Oh dear
It should probably go without saying that my boss has moments of inexplicable insanity. After all, he did hire me and that's not the act of a rationale human by any stretch. Great guy and fabulous employer, but sometimes I cannot fathom what possessed him.
One of the latest manifested impulses on his part was the purchase of an energy drink of dubious province in sizable quantity. We have and do stock energy drinks along with the more expected items of a porn-flavored outlet. They aren't exactly flying off the shelves, but now and then a customer will decide to fortify themselves with a can or two before doing that thing they itch to do. If nothing else, it provides my staff with life-saving caffeine on those days when fatigue has settled over them like a lead shag carpet.
Apparently, the muse of innovation was whispering in his ear when the salesperson happened by. I'll grant it this much, it is different. Also if the cans are to be credible, they have four times the kick of a Red Bull. OK, I can see giving it a trial.
Our definitions for how many items should make up a trial run seem to be quite divergent.

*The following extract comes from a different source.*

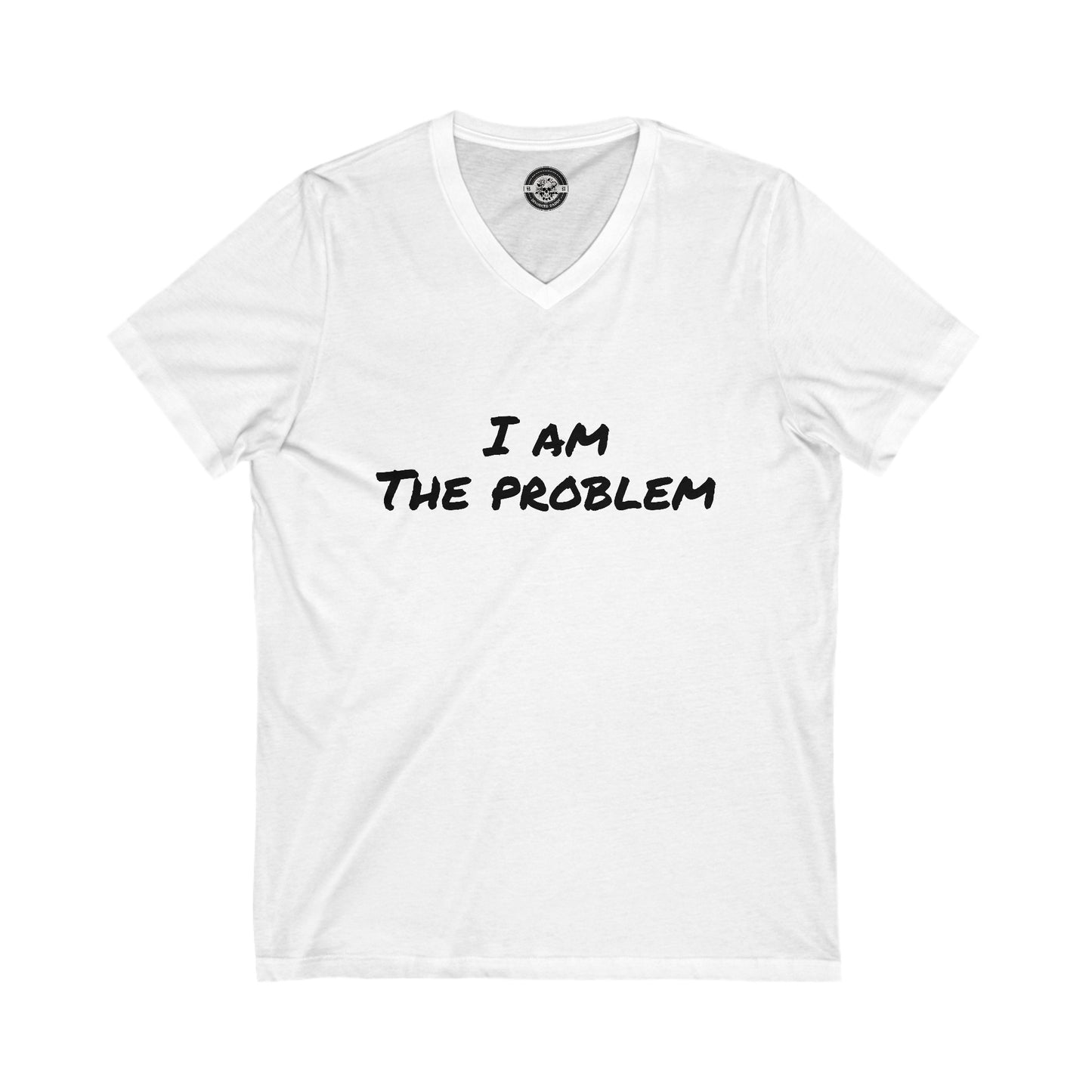 I am the Problem Unisex Jersey Short Sleeve V-Neck Tee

Oh well, perhaps we'll sell a lot of it and my concerns will be for naught.
I even sampled one.
I managed to endure two sips.
I don't know about the rest of the world, but a beverage that tastes like a thin berry syrup with a habaƱero chaser strikes me as appealing to a narrow percentage of taste-buds regardless of how effective it is as a pick-me-up.
I suspect I'm going to be seeing those festively labeled cans sitting on the shelves for quite some time.